● ASSIGNMENT: Exact copies of all the lines below are needed, without the pictures.

-=-=-

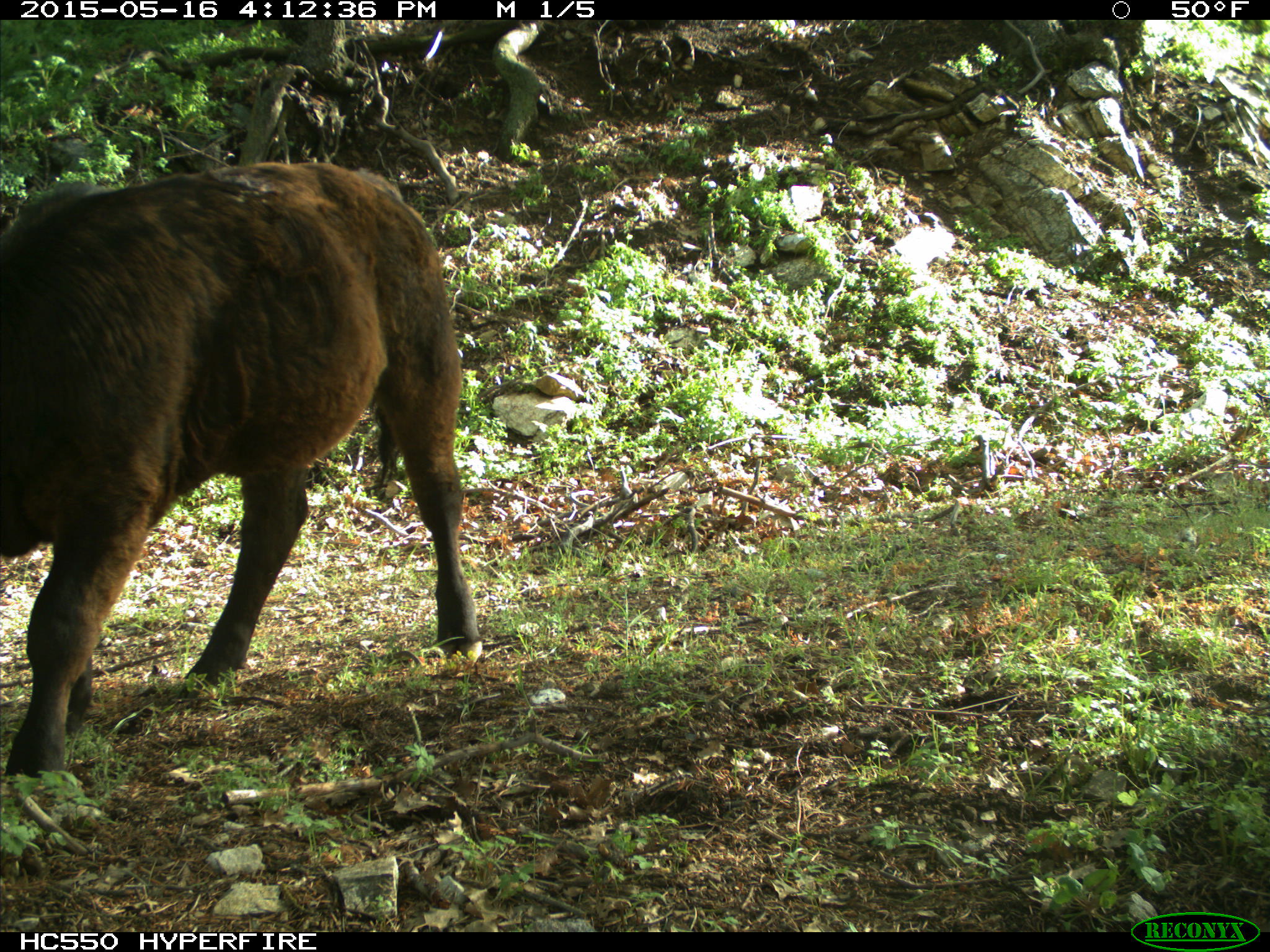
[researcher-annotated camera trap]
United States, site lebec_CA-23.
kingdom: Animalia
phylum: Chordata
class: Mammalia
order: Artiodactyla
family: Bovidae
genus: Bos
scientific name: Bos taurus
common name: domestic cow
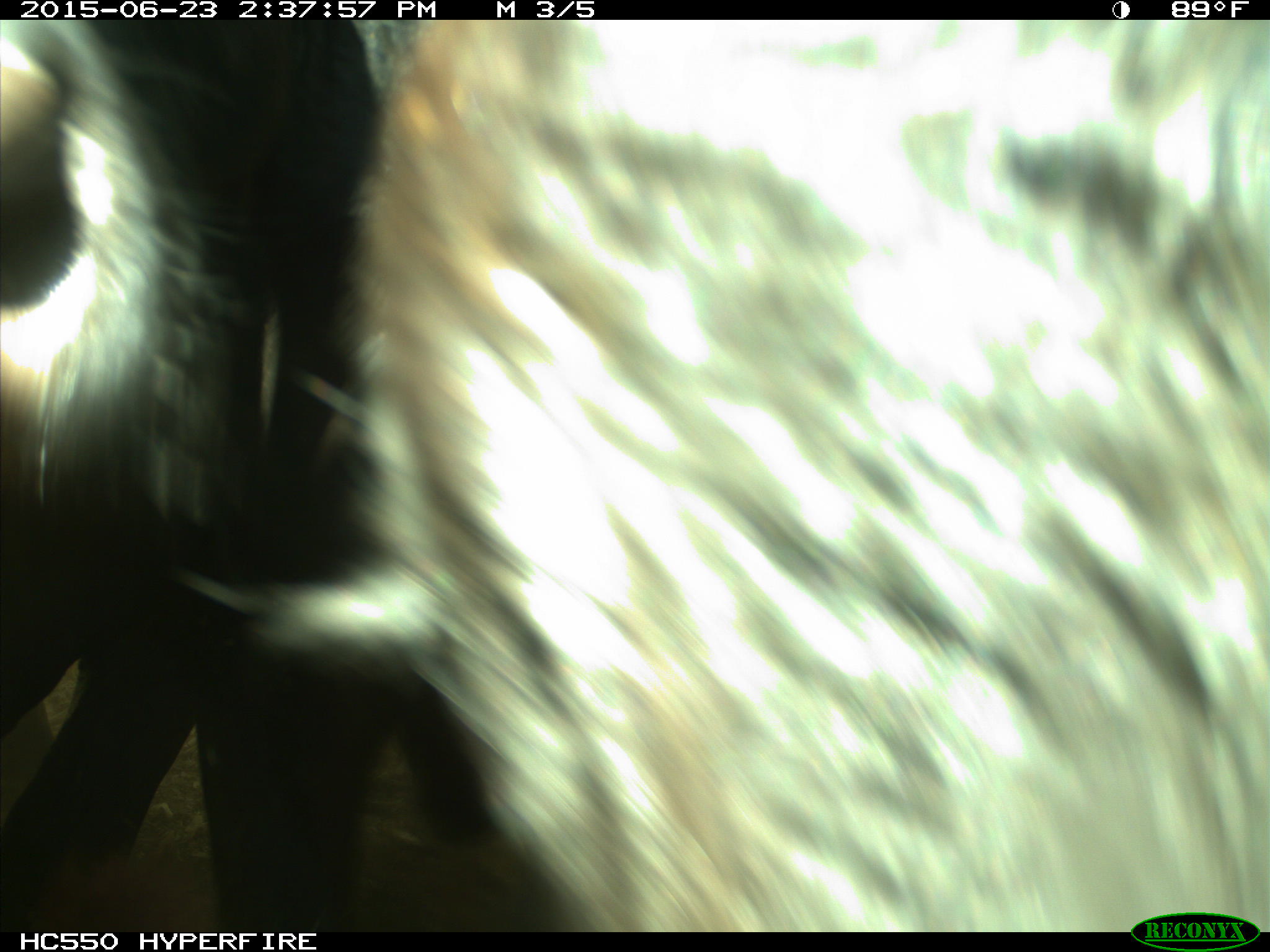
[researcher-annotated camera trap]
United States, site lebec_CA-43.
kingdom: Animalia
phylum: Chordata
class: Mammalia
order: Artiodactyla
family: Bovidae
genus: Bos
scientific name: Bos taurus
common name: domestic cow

-=-=-

● RESPONSE BELOW:
[researcher-annotated camera trap]
United States, site lebec_CA-23.
kingdom: Animalia
phylum: Chordata
class: Mammalia
order: Artiodactyla
family: Bovidae
genus: Bos
scientific name: Bos taurus
common name: domestic cow
[researcher-annotated camera trap]
United States, site lebec_CA-43.
kingdom: Animalia
phylum: Chordata
class: Mammalia
order: Artiodactyla
family: Bovidae
genus: Bos
scientific name: Bos taurus
common name: domestic cow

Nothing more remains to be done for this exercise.